Afghanistan's Taliban government does not recognise the three female athletes who will represent the country at the Paris Olympics this month, a spokesman for its sports department said.
The International Olympic Committee (IOC) has invited a team of six Afghan athletes (three women and three men) in consultation with Afghanistan's largely exiled national Olympic committee.
“Only three athletes are representing Afghanistan,” said Atal Mashwani, spokesman for the Taliban government's sports directorate, referring to the male competitors.
“Currently, girls' sports have been suspended in Afghanistan. If they don't play, how can they be part of the national team?” she said.
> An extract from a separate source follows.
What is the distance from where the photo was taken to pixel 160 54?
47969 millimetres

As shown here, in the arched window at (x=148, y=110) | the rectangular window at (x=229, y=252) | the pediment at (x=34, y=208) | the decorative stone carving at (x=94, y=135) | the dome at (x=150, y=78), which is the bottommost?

AFP.
The three female and two male athletes live outside Afghanistan.
The only one training in the country is a judoka, while his teammates will participate in athletics and swimming.
Women will compete in athletics and cycling.
The IOC said it had not consulted Taliban officials about the team and that they were not invited to the games.
Spokesman Mark Adams confirmed last month that the Afghanistan National Olympic Committee — including the president and secretary general, both living in exile — remain “their sole interlocutors for the preparation and participation of the Afghan team.”
But the Afghan committee's executive director, Dad Mohammad Payenda Akhtari, who is still in the country, said that while female athletes were organized abroad, his committee was coordinating with Taliban authorities regarding male athletes.
Mashwani said the government was supporting them with training and scholarships.
“We only take responsibility for three male athletes participating in the Olympic Games,” he said. AFP.
Participants will compete under the black, red and green flag of the former Western-backed government that collapsed following the withdrawal of US troops three years ago.
Since returning to power in 2021, the Taliban government has imposed restrictions that exclude women from sports, as well as from secondary schools and universities.
The United Nations has called the restrictions “gender apartheid.”
The IOC banned Afghanistan from participating in the Games in 1999, during the first period of Taliban rule between 1996 and 2001, when women were also excluded from sports.
Afghanistan was re-established after the Taliban were driven out by the post-9/11 invasion, but the Paris Games mark the first Summer Olympics since their return.
This time, the IOC has taken a different approach, approving the Afghan team under a system that ensures all 206 nations are represented, in cases where athletes would otherwise not qualify.